Das doenças e transtornos mentais: Cobrança excessiva, alta carga de trabalho através de altíssimo número de contatos recebidos e ou realizados, imposição de metas inatingíveis, baixa remuneração, omissão da chefia, doenças físicas, humilhações, degradação, castigos, proibição de utilização de sanitários, ofensas e xingamentos por parte de clientes e de superiores hierárquicos, ameaça de demissão, coação, falsificação de provas contra o trabalhador. Como pode um jovem entre 17 e 25 anos suportar tudo isso. A mente não está estruturada suficientemente para reparar tamanho sofrimento e dor. A conseqüência de tudo isso são os transtornos mentais. Jovens entram sãos na empresa e saem adoecidos, perturbados transtornados. Nestes casos são diagnosticados casos de ansiedade, síndrome do pânico, fobia social entre outros.
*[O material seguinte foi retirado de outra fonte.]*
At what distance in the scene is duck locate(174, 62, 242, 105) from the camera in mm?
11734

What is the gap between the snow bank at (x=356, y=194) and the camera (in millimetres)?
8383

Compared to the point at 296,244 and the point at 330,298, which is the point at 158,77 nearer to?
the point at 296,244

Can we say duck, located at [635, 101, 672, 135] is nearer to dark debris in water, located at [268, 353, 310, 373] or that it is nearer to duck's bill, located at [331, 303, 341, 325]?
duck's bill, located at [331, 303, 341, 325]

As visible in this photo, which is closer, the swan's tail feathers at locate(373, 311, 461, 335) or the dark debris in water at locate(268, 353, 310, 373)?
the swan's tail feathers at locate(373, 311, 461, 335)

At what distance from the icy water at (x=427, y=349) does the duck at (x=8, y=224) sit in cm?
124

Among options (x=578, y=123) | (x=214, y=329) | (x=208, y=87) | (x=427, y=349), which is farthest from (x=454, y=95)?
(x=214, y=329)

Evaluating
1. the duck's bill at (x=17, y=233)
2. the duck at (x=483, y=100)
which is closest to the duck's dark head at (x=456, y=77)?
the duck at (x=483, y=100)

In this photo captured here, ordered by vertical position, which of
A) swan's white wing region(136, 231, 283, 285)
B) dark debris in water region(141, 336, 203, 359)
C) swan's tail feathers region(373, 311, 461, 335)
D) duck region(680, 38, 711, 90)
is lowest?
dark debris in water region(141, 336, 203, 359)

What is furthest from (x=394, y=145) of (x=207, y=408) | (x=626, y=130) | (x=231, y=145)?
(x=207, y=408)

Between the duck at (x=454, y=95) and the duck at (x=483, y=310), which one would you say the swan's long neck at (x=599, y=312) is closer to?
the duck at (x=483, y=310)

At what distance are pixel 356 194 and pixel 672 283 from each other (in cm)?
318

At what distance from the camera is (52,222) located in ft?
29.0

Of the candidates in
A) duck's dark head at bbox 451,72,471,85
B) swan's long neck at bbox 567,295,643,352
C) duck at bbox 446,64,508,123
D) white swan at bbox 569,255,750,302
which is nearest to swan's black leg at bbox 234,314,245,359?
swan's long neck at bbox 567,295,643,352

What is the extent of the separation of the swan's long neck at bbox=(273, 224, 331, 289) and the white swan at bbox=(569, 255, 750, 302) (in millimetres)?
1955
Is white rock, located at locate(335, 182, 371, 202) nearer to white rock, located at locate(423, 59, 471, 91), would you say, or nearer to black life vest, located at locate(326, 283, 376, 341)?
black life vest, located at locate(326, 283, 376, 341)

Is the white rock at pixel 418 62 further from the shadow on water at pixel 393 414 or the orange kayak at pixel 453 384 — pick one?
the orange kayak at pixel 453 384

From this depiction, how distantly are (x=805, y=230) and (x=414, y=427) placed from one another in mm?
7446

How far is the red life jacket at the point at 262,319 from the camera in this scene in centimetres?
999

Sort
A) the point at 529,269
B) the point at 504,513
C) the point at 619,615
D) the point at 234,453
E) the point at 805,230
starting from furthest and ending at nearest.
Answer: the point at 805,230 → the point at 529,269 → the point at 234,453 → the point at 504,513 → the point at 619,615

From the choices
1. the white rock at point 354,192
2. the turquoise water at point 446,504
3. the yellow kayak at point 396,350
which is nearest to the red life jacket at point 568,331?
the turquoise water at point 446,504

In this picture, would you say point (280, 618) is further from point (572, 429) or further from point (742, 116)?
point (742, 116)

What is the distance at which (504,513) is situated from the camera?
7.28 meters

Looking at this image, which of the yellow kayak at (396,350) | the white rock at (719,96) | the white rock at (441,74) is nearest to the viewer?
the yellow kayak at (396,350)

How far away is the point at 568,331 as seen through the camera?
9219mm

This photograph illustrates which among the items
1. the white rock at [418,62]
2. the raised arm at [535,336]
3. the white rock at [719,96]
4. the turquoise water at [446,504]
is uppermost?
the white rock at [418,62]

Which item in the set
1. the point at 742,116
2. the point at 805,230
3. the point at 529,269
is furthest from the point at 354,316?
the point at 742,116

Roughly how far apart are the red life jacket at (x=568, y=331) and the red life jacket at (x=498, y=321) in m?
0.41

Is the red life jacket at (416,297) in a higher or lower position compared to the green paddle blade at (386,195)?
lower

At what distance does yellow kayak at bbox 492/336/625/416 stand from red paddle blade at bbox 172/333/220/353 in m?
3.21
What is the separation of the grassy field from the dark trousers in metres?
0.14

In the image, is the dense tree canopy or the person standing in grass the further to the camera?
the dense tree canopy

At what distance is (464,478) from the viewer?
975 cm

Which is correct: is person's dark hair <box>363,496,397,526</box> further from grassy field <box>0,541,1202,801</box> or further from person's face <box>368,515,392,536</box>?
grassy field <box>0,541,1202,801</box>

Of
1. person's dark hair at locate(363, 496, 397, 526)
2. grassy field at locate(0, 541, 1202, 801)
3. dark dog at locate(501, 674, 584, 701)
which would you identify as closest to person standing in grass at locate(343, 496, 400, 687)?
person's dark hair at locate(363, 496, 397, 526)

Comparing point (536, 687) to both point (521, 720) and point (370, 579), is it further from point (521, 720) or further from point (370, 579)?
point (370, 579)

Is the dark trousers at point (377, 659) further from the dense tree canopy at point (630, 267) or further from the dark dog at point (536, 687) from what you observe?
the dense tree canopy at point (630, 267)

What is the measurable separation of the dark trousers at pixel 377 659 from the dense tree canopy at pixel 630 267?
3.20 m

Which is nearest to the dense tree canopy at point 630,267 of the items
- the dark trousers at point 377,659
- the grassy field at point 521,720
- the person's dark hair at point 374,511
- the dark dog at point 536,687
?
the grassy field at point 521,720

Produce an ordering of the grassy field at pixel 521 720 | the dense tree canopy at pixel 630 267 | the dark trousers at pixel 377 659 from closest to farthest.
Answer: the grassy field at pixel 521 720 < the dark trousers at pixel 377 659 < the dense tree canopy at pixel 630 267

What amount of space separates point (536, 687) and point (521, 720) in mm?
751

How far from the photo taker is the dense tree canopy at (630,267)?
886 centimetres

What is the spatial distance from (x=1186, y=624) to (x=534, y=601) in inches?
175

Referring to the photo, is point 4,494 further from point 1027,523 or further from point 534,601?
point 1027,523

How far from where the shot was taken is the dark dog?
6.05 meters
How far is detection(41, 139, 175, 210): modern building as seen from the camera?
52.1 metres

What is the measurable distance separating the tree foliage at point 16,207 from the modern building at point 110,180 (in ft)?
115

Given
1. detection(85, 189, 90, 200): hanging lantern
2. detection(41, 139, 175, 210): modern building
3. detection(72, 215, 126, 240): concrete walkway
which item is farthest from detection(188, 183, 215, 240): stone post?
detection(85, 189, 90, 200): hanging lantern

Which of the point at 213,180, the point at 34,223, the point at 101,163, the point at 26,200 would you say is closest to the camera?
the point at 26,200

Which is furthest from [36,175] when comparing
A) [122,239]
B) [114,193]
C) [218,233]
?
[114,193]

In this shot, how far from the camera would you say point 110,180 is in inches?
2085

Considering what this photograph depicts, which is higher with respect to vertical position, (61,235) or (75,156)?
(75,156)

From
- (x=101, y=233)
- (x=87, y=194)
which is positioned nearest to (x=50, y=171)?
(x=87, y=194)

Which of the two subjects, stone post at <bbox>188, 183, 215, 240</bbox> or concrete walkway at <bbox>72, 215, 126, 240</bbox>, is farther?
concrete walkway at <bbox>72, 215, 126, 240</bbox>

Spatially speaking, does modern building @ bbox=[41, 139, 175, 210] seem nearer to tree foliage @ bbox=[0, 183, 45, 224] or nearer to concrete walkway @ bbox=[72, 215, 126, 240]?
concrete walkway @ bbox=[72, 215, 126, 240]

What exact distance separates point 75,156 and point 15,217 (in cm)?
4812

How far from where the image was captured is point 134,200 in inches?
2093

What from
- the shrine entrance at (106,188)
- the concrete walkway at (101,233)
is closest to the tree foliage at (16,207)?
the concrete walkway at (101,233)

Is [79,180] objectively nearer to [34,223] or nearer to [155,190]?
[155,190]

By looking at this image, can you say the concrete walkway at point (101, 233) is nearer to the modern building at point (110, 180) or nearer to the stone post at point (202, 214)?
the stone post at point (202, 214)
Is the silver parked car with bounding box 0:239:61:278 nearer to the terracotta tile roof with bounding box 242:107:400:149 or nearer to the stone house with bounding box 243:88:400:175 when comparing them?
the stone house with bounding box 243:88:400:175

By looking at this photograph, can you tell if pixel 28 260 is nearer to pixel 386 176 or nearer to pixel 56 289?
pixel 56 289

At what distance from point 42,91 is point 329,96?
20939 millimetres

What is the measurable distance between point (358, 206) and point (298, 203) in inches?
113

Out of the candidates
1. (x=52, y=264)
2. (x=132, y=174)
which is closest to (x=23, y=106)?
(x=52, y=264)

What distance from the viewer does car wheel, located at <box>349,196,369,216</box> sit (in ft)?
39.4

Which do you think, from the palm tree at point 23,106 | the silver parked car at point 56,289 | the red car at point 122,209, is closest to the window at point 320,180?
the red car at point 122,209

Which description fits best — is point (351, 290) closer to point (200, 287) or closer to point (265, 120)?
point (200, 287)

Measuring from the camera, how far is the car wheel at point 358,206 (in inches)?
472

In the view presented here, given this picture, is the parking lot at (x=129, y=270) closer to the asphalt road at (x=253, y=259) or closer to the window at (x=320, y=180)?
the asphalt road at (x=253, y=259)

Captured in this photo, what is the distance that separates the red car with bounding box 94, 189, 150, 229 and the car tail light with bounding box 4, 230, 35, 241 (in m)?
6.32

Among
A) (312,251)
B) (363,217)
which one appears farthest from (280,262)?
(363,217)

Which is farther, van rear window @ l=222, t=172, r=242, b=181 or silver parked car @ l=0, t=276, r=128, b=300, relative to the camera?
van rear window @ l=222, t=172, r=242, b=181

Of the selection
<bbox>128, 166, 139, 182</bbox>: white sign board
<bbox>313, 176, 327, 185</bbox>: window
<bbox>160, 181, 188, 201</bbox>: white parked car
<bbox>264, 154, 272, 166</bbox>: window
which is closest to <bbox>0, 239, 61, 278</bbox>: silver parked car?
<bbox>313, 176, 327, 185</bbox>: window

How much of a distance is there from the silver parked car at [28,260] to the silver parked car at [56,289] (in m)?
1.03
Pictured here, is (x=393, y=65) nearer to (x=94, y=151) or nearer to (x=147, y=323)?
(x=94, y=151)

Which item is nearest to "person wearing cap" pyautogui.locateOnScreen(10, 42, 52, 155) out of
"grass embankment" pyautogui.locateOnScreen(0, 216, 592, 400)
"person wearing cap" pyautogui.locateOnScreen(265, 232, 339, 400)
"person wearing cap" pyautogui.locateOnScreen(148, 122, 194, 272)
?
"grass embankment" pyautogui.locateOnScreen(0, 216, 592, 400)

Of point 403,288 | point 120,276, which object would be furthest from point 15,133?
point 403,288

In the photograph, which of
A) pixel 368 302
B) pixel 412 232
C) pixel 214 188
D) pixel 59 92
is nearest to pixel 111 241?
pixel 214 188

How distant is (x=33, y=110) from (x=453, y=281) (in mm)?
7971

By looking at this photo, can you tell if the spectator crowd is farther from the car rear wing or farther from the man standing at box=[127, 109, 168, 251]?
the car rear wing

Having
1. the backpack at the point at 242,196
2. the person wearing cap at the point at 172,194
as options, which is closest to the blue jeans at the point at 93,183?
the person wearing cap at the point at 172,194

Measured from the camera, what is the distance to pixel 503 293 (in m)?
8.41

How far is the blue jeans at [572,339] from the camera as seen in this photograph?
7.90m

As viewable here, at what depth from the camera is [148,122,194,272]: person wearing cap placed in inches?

BAIXA REMUNERAÇÃO E ALTA ROTATIVIDADE: Segundo Nelson Armbrust, executivo da Atento Brasil S.A., no ano passado, a Atento faturou R$ 2 bilhões, com expansão de 17,6% em relação aos R$ 1,7 bilhão de 2008. “Este ano vamos superar o crescimento do mercado”, disse ele a Revista Valor Econômico. Mesmo tento faturado R$ 2.000.000.000,00 a Atento Brasil S.A., ao menos sua sede em Porto Alegre/RS, paga hoje aos trabalhadores menos de um salário mínimo regional, o que envergonha a categoria. A baixa remuneração, menos de R$ 500,00 por mês para trabalhar seis horas e vinte minutos durante seis dias da semana suportando todo o tipo de degradação faz com que um trabalhador deste setor fique em média um ano e seis meses no seu posto de trabalho.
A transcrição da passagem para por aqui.